I see another long-term risk on the horizon for the NFL in the form of a diminishing pool of players. While junior, high school and college football all remain very popular in the United States, the number of high schools which field football teams every year is declining. Maybe not by enough to make a difference quite yet but the trend seems clear. In 2016, I attended Homecoming Weekend - my class’s 35th graduation anniversary - at Ridley College in St. Catharines. I had always enjoyed the Saturday afternoon of Homecoming Weekend in the field-side beer garden, catching up with old friends and cheering on the football team as they played UCC or SAC or TCS. But, unbeknownst to me, starting a couple of years before, the football program was cancelled. I ended up having a fairly long conversation that day with the relatively new Headmaster at the time and I asked him why the football program was no longer. He explained that there were several reasons: (1) injury liability / insurance costs: How many youth football players died in the US this fall? At least two or three that I saw reported. How many serious knee injuries and concussions were there? Too many to count. (2) declining interest on the part of students and probably more importantly, their parents. Remember when Justin Timberlake said a few years ago at his press conference the week before he was to take the stage at the Superbowl halftime show, in response to a reporter’s question about possibly seeing his son in an NFL uniform one day “my kid won’t be playing football, that’s for sure”? “Wrong answer” is what Roger Goodell undoubtedly said to himself as he watched Timberlake’s press conference. (3) cost: 50 or 60 sets of football equipment is pretty expensive compared to the equipment needed for just about any other sport. Coaches, trainers, doctors and managers suck up school resources which could be allocated elsewhere. He told me that it was a difficult decision but an inevitable one. I guess there was soccer game to watch that afternoon somewhere but no one seemed to care.

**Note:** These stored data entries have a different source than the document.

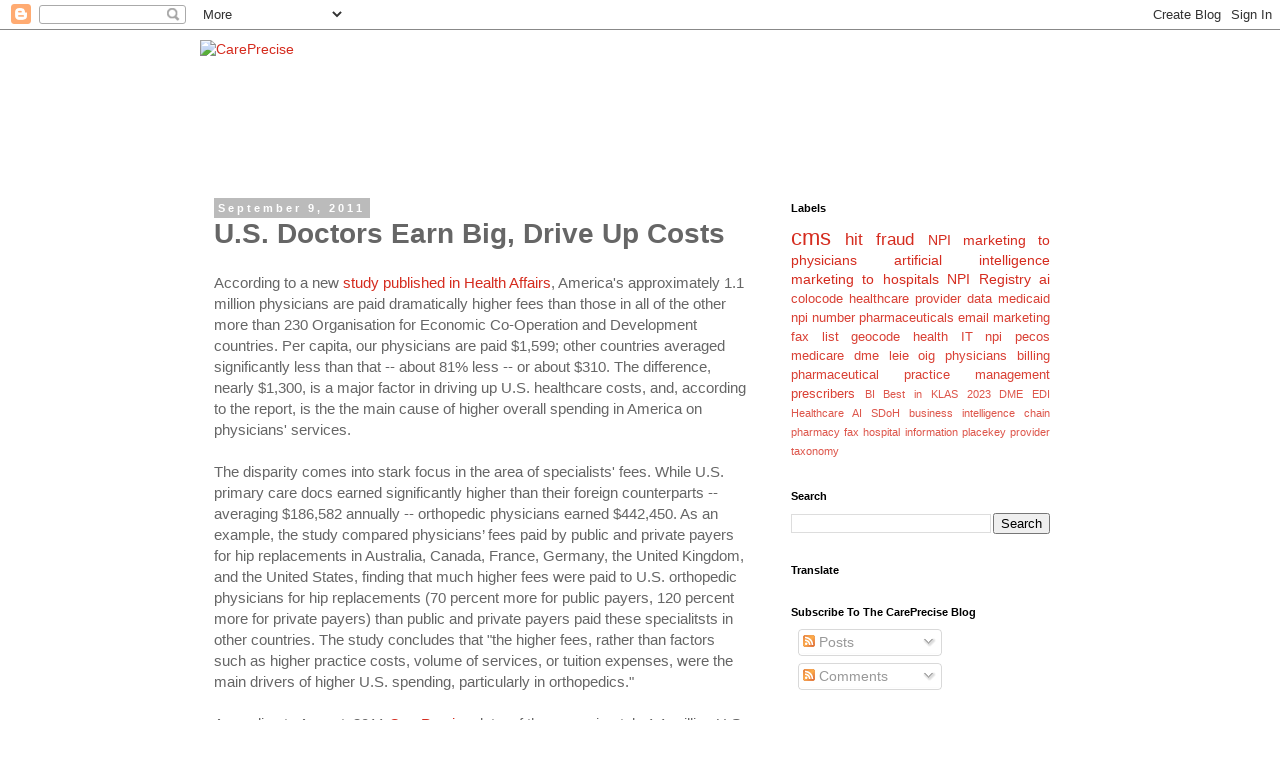

--- FILE ---
content_type: application/x-javascript; charset=utf-8
request_url: https://consent.cookiebot.com/bf16c012-1f92-4b5d-a909-3a7b8bc477f9/cc.js?renew=false&referer=blog.careprecise.com&dnt=false&init=false
body_size: 214
content:
if(console){var cookiedomainwarning='Error: The domain BLOG.CAREPRECISE.COM is not authorized to show the cookie banner for domain group ID bf16c012-1f92-4b5d-a909-3a7b8bc477f9. Please add it to the domain group in the Cookiebot Manager to authorize the domain.';if(typeof console.warn === 'function'){console.warn(cookiedomainwarning)}else{console.log(cookiedomainwarning)}};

We already see that the majority of NFL players now come from mostly black, mostly low-income backgrounds in the southern states. High school football games in Texas and Georgia and Alabama still attract 10,000 or more fans on Friday nights and that will probably continue for a long time. But in Michigan, Pennsylvania and Maine, the number of high schools with football programs will continue to decrease over time – maybe quite slowly but eventually enough to reduce the talent pool which will continue on to play in college and then the NFL. We will still watch NFL football on television for the time being. But 20 or 30 years from now……..ok, we will probably still watch then too. And bet. And obsess over our fantasy teams. And that’s why I went long on the NFL.

Up next for the Bills is another tough road game, this time in Houston against Stefon Diggs and the Houston Texans. It’s a rare Sunday 1pm game.